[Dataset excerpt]
══════
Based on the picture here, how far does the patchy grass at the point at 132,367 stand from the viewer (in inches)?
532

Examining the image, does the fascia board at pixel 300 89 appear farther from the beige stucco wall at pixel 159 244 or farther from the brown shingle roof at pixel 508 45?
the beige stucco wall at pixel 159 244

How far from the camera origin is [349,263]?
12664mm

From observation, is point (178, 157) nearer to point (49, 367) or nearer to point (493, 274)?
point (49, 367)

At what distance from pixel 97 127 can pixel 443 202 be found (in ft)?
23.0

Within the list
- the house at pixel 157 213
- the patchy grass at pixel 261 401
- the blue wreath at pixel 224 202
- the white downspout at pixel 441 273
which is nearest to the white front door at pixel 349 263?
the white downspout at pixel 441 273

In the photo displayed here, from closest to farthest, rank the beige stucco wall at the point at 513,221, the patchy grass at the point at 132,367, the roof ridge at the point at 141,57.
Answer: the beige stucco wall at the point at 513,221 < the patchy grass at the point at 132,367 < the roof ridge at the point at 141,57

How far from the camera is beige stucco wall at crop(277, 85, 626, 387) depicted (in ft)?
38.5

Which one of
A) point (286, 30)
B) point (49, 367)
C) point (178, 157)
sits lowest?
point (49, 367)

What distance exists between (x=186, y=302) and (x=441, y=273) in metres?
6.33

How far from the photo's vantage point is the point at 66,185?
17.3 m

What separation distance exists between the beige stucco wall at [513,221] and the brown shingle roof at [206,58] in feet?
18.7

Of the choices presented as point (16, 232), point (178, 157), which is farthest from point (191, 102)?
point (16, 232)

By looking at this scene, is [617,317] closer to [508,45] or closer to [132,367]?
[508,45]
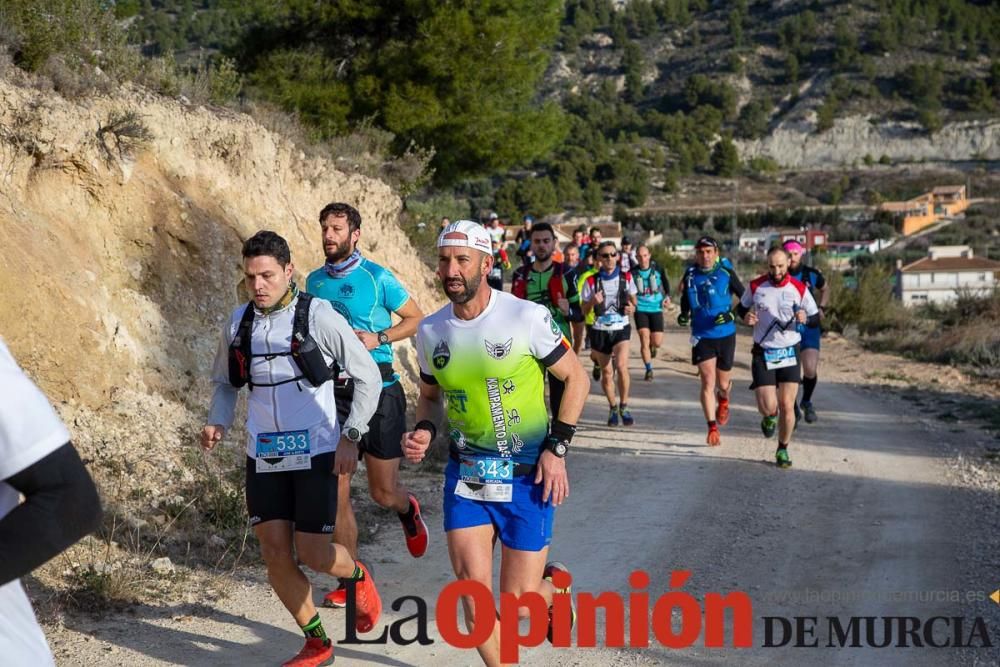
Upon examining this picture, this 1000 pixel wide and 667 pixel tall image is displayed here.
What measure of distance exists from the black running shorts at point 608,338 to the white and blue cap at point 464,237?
313 inches

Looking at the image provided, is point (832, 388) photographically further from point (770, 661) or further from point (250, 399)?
point (250, 399)

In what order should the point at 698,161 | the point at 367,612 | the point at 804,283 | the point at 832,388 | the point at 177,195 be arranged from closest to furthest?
the point at 367,612, the point at 177,195, the point at 804,283, the point at 832,388, the point at 698,161

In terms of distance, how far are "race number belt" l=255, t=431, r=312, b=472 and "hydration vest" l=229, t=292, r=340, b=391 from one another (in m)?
0.28

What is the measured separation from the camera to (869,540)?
8.29 meters

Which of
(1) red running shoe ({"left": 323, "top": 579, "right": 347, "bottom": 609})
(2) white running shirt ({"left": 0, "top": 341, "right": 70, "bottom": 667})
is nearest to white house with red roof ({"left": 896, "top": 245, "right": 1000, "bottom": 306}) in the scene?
(1) red running shoe ({"left": 323, "top": 579, "right": 347, "bottom": 609})

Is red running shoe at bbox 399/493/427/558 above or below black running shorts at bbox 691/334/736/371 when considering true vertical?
below

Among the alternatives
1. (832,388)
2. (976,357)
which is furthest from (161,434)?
(976,357)

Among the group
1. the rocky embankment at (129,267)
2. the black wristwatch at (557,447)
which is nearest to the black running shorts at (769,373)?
the rocky embankment at (129,267)

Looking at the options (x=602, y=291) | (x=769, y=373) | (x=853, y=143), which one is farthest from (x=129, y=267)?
(x=853, y=143)

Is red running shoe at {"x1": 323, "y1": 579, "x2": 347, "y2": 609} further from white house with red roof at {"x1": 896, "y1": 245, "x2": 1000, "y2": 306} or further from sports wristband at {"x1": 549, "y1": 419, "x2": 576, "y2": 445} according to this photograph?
white house with red roof at {"x1": 896, "y1": 245, "x2": 1000, "y2": 306}

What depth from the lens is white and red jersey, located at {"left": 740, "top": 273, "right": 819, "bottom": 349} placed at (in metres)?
10.9

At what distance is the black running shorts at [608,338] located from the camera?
1296 cm

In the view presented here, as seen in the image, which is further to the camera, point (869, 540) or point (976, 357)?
point (976, 357)

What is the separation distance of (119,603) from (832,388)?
1287 centimetres
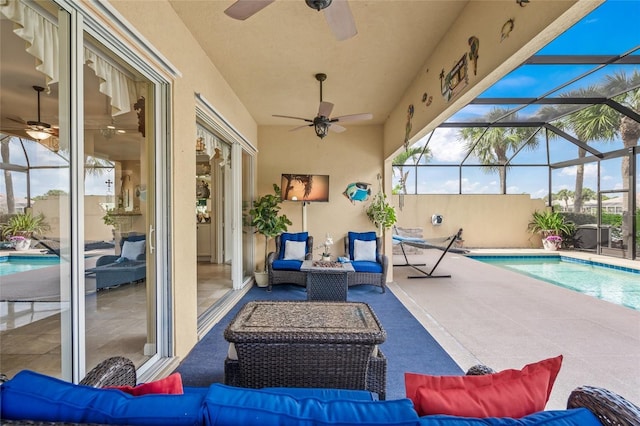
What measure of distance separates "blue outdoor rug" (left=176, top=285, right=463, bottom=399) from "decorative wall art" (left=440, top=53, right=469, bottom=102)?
236 centimetres

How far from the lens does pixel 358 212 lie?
5.87 meters

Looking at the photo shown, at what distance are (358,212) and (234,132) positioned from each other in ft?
9.11

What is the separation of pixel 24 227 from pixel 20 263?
34 cm

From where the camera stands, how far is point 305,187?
18.7ft

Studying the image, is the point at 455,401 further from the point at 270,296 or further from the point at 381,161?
the point at 381,161

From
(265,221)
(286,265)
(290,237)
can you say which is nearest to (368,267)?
(286,265)

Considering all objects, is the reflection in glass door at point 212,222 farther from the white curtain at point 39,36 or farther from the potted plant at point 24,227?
the white curtain at point 39,36

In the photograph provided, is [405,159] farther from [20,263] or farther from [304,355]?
[20,263]

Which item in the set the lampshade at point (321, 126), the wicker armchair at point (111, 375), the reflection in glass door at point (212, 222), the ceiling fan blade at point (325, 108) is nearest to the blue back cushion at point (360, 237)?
the lampshade at point (321, 126)

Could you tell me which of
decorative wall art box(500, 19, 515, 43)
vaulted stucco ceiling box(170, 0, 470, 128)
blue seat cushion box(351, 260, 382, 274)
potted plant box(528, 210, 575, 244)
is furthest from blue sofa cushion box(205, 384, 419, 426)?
potted plant box(528, 210, 575, 244)

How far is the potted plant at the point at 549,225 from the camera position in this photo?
9.34m

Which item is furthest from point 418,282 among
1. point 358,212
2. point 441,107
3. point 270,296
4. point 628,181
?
point 628,181

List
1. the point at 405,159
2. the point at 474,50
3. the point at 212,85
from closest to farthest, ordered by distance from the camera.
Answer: the point at 474,50 → the point at 212,85 → the point at 405,159

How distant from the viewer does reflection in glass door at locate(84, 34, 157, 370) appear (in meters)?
2.09
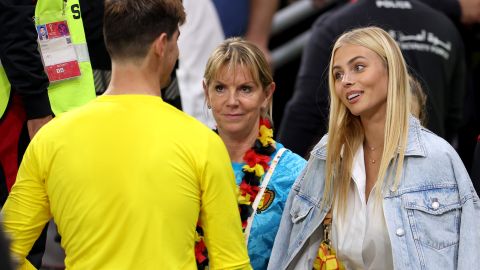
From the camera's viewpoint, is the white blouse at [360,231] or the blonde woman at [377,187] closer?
the blonde woman at [377,187]

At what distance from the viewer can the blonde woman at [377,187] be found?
3.82m

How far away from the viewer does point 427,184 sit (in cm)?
386

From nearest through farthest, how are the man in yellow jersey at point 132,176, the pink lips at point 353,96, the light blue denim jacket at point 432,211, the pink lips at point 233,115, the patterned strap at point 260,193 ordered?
1. the man in yellow jersey at point 132,176
2. the light blue denim jacket at point 432,211
3. the pink lips at point 353,96
4. the patterned strap at point 260,193
5. the pink lips at point 233,115

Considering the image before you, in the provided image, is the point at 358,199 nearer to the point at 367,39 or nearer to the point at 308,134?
the point at 367,39

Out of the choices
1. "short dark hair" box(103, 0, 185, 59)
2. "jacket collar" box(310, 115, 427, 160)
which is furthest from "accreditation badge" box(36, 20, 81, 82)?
"jacket collar" box(310, 115, 427, 160)

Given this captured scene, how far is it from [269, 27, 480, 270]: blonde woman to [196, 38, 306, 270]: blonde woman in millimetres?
159

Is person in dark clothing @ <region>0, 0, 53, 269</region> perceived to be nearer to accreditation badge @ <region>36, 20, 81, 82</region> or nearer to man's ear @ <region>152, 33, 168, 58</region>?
accreditation badge @ <region>36, 20, 81, 82</region>

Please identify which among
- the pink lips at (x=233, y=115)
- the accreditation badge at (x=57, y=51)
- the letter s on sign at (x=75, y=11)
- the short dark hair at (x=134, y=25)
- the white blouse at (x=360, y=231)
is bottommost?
the white blouse at (x=360, y=231)

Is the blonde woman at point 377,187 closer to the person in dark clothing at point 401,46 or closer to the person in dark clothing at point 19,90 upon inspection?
the person in dark clothing at point 19,90

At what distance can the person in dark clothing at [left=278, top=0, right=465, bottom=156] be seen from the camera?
238 inches

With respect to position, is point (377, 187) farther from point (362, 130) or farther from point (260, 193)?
point (260, 193)

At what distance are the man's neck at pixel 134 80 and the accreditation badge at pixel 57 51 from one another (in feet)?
4.45

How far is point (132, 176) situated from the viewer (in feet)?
10.7

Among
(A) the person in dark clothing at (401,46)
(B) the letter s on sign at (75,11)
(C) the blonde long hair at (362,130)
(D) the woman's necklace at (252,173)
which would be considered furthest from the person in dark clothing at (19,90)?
(A) the person in dark clothing at (401,46)
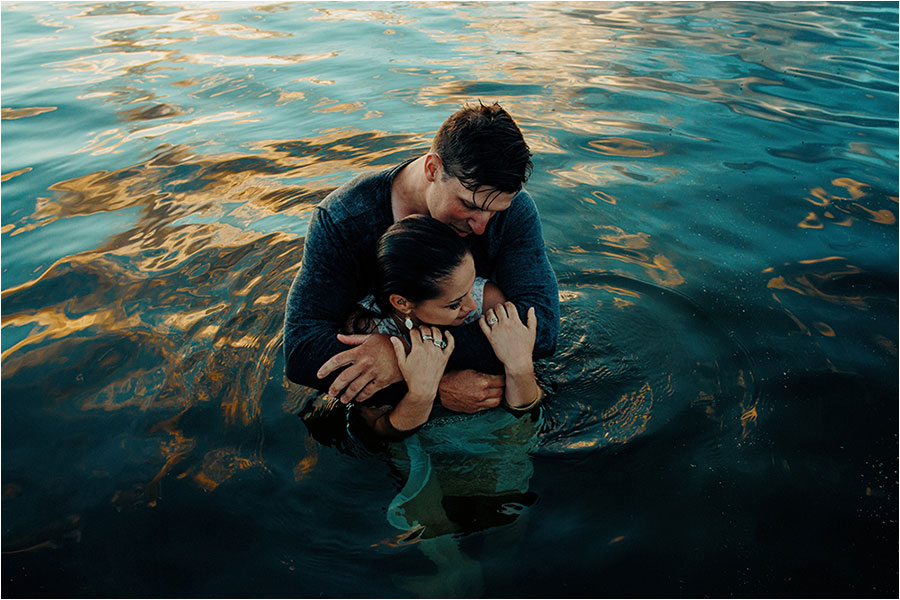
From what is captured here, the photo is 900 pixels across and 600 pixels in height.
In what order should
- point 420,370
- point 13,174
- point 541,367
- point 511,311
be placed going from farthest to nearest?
point 13,174 < point 541,367 < point 511,311 < point 420,370

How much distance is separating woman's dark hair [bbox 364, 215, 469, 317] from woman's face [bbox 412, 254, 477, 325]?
0.11ft

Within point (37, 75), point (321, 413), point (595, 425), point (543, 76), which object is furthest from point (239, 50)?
point (595, 425)

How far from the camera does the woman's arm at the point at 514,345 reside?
12.0ft

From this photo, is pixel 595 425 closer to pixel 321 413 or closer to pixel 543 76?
pixel 321 413

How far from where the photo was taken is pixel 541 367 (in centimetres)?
472

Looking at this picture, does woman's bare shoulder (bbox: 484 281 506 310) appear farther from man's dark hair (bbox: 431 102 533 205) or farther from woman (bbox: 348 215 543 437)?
man's dark hair (bbox: 431 102 533 205)

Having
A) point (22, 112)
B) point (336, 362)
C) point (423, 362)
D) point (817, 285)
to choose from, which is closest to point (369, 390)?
point (336, 362)

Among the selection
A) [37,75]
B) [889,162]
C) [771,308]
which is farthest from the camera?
[37,75]

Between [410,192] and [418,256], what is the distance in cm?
61

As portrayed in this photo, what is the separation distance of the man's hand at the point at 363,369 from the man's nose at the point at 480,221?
2.61 feet

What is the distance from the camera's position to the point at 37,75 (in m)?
11.8

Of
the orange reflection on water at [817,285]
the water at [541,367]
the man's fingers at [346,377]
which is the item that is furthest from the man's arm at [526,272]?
the orange reflection on water at [817,285]

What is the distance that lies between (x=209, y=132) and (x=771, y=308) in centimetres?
718

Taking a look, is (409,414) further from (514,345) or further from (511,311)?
(511,311)
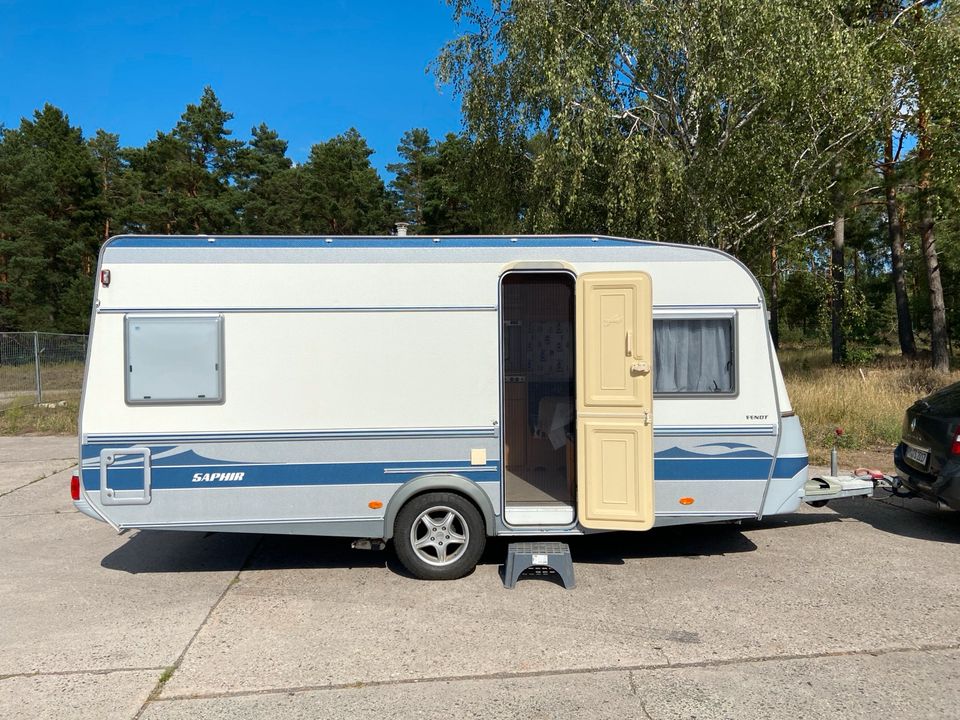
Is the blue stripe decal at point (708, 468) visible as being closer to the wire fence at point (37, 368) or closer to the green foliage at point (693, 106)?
the green foliage at point (693, 106)

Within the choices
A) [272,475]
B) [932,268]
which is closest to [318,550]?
[272,475]

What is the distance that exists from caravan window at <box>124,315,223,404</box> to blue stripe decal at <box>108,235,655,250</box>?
══════
→ Task goal:
Substitute "dark running shorts" for "black running shorts" in the material, starting with the line that contains "What depth from" and going on through the line that contains "236 centimetres", with everything else unchanged. Give back only those lines, and leave out the pictures.

→ Exercise answer:
What depth from the lens is white and red jersey, located at {"left": 740, "top": 273, "right": 819, "bottom": 349} placed at (in metres)?
10.9

At what distance is the dark running shorts at [608,338] located from the camera?
1296 cm

In the view presented here, as seen in the image, which is further to the camera, point (869, 540) or point (976, 357)?
point (976, 357)

What is the separation distance of (119,603) from (832,388)?
1287 centimetres
What measure of distance separates "blue outdoor rug" (left=176, top=285, right=463, bottom=399) from "decorative wall art" (left=440, top=53, right=469, bottom=102)?
236 centimetres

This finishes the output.